_課題 A:_
股関節の痛みの症例文の内容を、3文で要約しなさい。
_課題 B:_
股関節の痛みの症例文にある「この関節面の異常はMRI撮影を行っても出ません。」という一文を英語に訳しなさい。
_課題 C:_
股関節の痛みの症例文の最後の文に続く部分を書きなさい。

_本文:_

━━━━━━━━━━━━━━━━

10月初旬に、トレーニング終了後に右膝から右股関節に痛みが出てきたそうです。
経過
整形外科を受診され、諸検査の結果、骨や腱靱帯、軟骨には異常は無いとの診断です。
運動の休止の指示と、痛み止めと湿布が処方されました。
2週間経過し、運動を再開したら痛みがやはり出てきて、当院へ来院されました。
症状
まず股関節へのストレステストを実施します。
すると、右のそけい部に痛みが誘発されました。左側は正常です。これは仙腸関節の副運動(関節の遊び)に異常が有る証拠です。
この関節面の異常はMRI撮影を行っても出ません。レントゲンでも出ません。
走れるのですが、運動終了後に痛みが出ると言われます。
施術
初回は仙腸関節の矯正法マニュピュレーションを行い,80%の症状取りました。
副運動とは関節の遊びのことを言います。車のハンドルの遊びと一緒で無いと不具合が出ます。
無くてもダメですし、有り過ぎてもダメです。過ぎた可動性は元には戻りません。
女性でヨガで股関節を柔らかくするのがありますが、余計に痛みを助長する場合があります。
2回目来院時、ほぼ痛みが出なくなったと言われましたが、検査をすると引っかかりがあります。症状以前の問題です。これが大事なのです。
既に足の運びのクセがつきかけているので、鍼を用い経絡の流れを整えてクセを解消しました。
経絡とはツボの流れです。
漢方東洋医学で、血液神経リンパ以外の流れを指します。この流れが悪いと足の運びとかが悪くなります。

━━━━━━━━━━━━━━━━

_提示項目:_
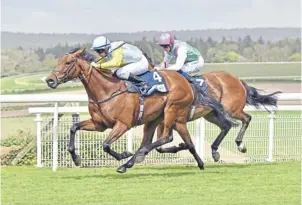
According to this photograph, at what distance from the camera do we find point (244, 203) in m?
6.79

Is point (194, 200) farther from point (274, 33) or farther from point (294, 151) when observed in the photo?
point (274, 33)

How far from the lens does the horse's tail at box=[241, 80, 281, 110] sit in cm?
1066

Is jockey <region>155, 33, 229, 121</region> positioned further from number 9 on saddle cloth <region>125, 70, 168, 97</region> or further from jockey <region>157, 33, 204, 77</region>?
number 9 on saddle cloth <region>125, 70, 168, 97</region>

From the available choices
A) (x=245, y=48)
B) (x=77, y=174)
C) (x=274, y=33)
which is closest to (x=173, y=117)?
(x=77, y=174)

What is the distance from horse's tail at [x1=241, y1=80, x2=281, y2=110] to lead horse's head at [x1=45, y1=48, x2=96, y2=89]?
2696mm

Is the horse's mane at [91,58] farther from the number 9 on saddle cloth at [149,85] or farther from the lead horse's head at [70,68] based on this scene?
the number 9 on saddle cloth at [149,85]

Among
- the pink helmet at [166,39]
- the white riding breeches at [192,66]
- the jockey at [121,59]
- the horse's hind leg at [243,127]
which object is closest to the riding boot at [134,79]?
the jockey at [121,59]

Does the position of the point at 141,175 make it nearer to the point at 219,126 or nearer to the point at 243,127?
the point at 219,126

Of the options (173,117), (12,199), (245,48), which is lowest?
(12,199)

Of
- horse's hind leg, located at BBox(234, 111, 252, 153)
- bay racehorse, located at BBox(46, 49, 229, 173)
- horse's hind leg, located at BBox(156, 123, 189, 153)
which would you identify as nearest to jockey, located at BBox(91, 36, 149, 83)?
bay racehorse, located at BBox(46, 49, 229, 173)

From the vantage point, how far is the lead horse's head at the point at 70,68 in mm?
8484

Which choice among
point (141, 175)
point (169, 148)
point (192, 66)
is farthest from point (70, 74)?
point (192, 66)

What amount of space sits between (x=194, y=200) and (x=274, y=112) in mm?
4230

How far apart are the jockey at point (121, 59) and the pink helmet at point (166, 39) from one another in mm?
550
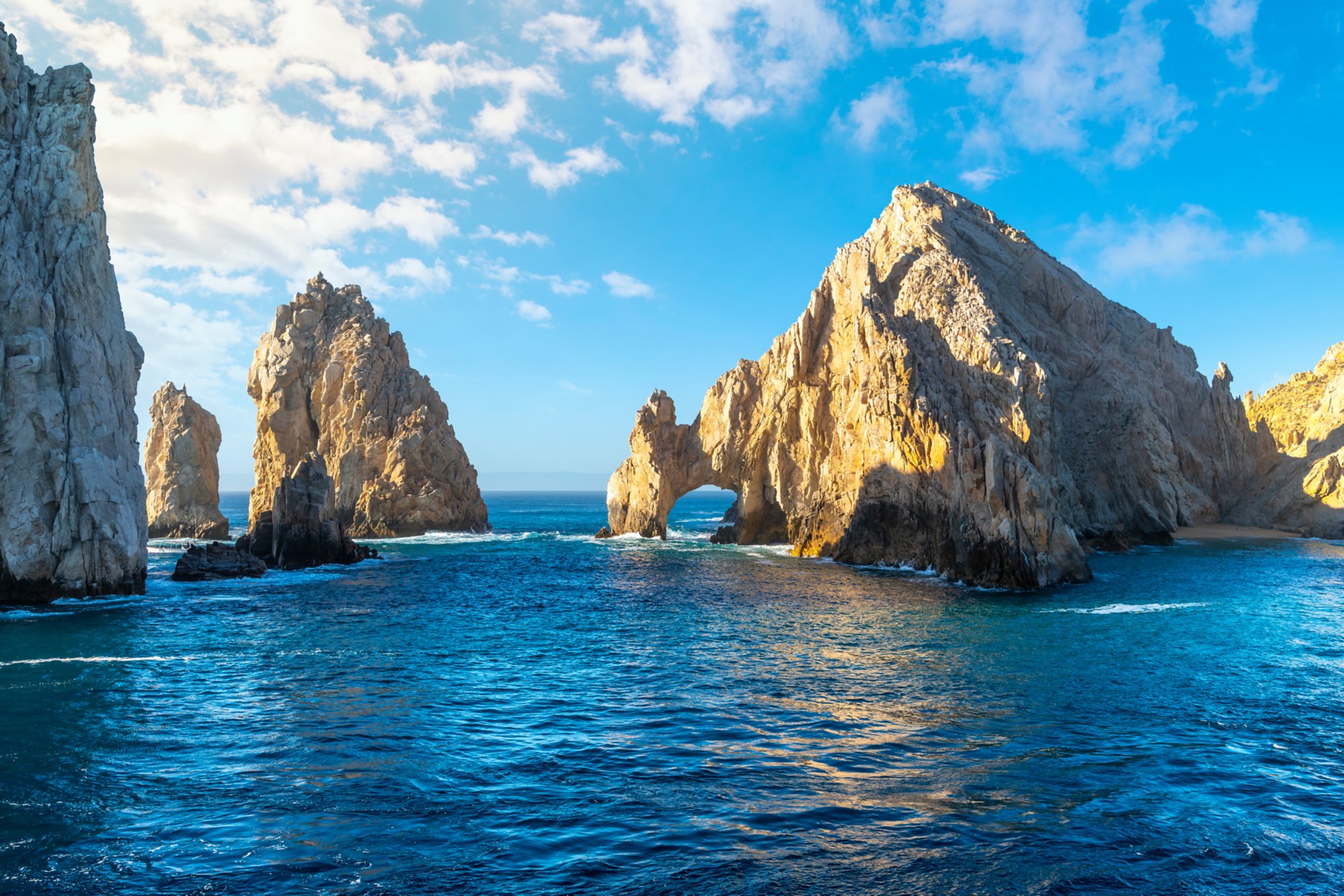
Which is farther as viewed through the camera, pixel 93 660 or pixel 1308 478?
pixel 1308 478

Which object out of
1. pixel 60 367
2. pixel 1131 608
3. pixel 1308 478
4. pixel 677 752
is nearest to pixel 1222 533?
pixel 1308 478

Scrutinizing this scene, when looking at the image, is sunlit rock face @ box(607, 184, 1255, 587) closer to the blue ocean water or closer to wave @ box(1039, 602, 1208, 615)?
wave @ box(1039, 602, 1208, 615)

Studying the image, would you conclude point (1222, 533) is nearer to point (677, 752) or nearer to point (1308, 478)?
point (1308, 478)

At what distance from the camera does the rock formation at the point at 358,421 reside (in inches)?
3765

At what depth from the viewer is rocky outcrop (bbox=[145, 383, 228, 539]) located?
92.8m

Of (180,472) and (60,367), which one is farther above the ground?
(60,367)

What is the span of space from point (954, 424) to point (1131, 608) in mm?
20475

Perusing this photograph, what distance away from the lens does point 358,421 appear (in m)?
97.2

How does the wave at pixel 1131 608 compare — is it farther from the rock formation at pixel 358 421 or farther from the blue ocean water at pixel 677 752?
the rock formation at pixel 358 421

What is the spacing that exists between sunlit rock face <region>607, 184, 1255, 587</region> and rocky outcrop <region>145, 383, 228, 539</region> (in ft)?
169

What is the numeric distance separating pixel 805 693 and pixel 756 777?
23.4ft

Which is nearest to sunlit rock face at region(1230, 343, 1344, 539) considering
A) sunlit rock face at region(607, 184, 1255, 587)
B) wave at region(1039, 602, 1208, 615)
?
sunlit rock face at region(607, 184, 1255, 587)

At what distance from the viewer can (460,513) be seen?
100 m

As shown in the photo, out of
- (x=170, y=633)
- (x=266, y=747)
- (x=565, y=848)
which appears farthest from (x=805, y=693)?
(x=170, y=633)
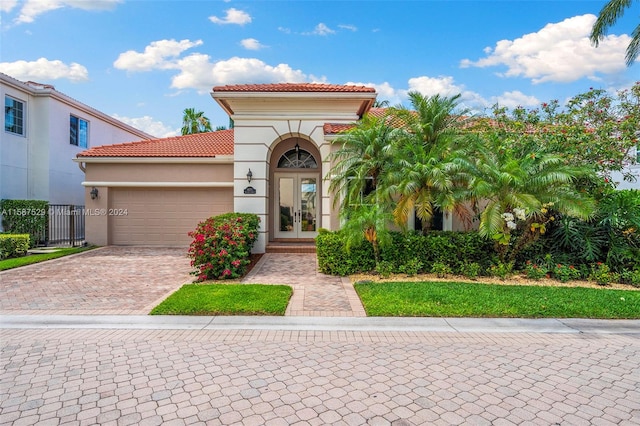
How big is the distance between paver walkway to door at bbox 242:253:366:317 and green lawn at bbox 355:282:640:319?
0.39 meters

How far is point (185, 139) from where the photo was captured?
18031 millimetres

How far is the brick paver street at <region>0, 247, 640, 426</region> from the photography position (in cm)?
355

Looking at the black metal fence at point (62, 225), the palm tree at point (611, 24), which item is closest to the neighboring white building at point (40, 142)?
the black metal fence at point (62, 225)

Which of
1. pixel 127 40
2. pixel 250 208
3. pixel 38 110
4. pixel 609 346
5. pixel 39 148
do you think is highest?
pixel 127 40

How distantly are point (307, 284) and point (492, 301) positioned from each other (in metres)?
4.18

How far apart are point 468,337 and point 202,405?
4100 mm

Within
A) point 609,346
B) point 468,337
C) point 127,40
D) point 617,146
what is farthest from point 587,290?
point 127,40

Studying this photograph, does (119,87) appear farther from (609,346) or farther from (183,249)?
(609,346)

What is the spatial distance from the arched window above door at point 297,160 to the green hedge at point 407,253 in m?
5.42

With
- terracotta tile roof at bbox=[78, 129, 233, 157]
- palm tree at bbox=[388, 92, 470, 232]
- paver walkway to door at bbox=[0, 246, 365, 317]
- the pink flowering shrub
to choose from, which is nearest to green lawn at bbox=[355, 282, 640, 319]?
paver walkway to door at bbox=[0, 246, 365, 317]

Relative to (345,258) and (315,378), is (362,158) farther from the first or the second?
(315,378)

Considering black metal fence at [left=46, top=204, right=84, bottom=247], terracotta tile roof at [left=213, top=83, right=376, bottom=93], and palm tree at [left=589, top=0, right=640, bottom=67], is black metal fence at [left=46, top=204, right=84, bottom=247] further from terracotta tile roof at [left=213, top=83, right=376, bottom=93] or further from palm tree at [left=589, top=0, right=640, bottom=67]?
palm tree at [left=589, top=0, right=640, bottom=67]

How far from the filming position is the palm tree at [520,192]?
9227 millimetres

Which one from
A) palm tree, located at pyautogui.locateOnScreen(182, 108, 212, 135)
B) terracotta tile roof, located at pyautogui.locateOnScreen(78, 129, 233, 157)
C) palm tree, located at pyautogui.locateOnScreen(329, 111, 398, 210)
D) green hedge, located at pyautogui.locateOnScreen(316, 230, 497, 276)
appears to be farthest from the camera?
palm tree, located at pyautogui.locateOnScreen(182, 108, 212, 135)
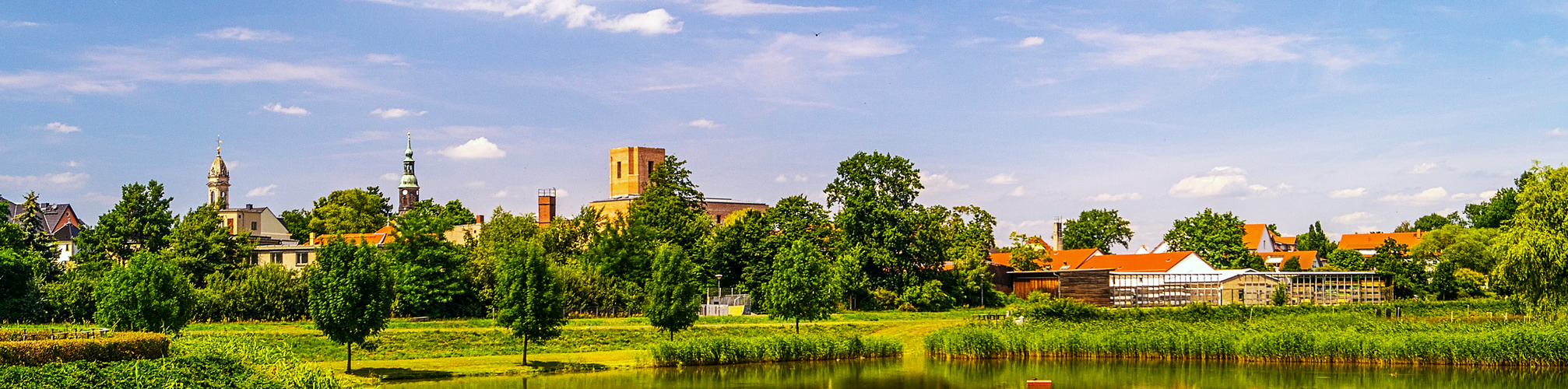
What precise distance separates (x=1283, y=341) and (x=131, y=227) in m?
59.2

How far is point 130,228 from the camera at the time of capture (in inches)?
2803

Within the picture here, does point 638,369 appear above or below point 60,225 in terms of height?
below

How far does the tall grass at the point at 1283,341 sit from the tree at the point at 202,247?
39.8 metres

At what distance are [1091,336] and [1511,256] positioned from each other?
15.3 meters

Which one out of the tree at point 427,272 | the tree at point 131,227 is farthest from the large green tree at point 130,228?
the tree at point 427,272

━━━━━━━━━━━━━━━━

_解答 A:_
10月初旬にトレーニング後の右膝から右股関節の痛みが出て、整形外科では骨や腱靱帯、軟骨に異常は無いと診断され、運動の休止と痛み止め・湿布の処方を受けたが、2週間後に運動を再開すると痛みが再び出た。当院での股関節へのストレステストで右のそけい部に痛みが誘発され、これは仙腸関節の副運動(関節の遊び)に異常が有る証拠であり、この異常はMRIやレントゲンでは出ない。初回は仙腸関節の矯正法マニュピュレーションで80%の症状を取り、2回目はほぼ痛みが出なくなっていたが検査では引っかかりがあったため、鍼を用いて経絡の流れを整え、足の運びのクセを解消した。

_解答 B:_
This abnormality of the joint surface does not show up even when an MRI is taken.

_解答 C:_
施術直後に股関節の引っかかりが全て無くなり、完全に健側と同じになりました。
これで、より一層走れて力が入るようになります。めでたし。
保護者の質問
「なぜこのような痛みが出るのですか?」との質問を頂きました。
成長過程で、骨盤の仙腸関節も成長するのですが、この関節の関節面は複雑で直ぐ引っかかりが出て、子供により、踵や膝やスネや股関節に痛みが出ます。
就寝時の寝返りで通常は開放され、引っかかりは解消されますが、取れないお子さんは成長痛などと言われて痛みを引きずります。
運動されているので余計に引っかかりが助長される場合があります。患者さんはこれに相当しました。
実は、大人でも仙腸関節の引っかかりは多数存在して、腰、股関節、膝、足首、首など色々な症状を引き起こしています。
成人前なら1.2回で治りますが、大人の場合は数回以上必要となり、高齢者の場合は、腱や靱帯が固いため鍼灸の併用が必要になります。
ただ、この病状を判断できる術者も少ないのが実情で、的外れな治療をしいてる場合が多く見られます。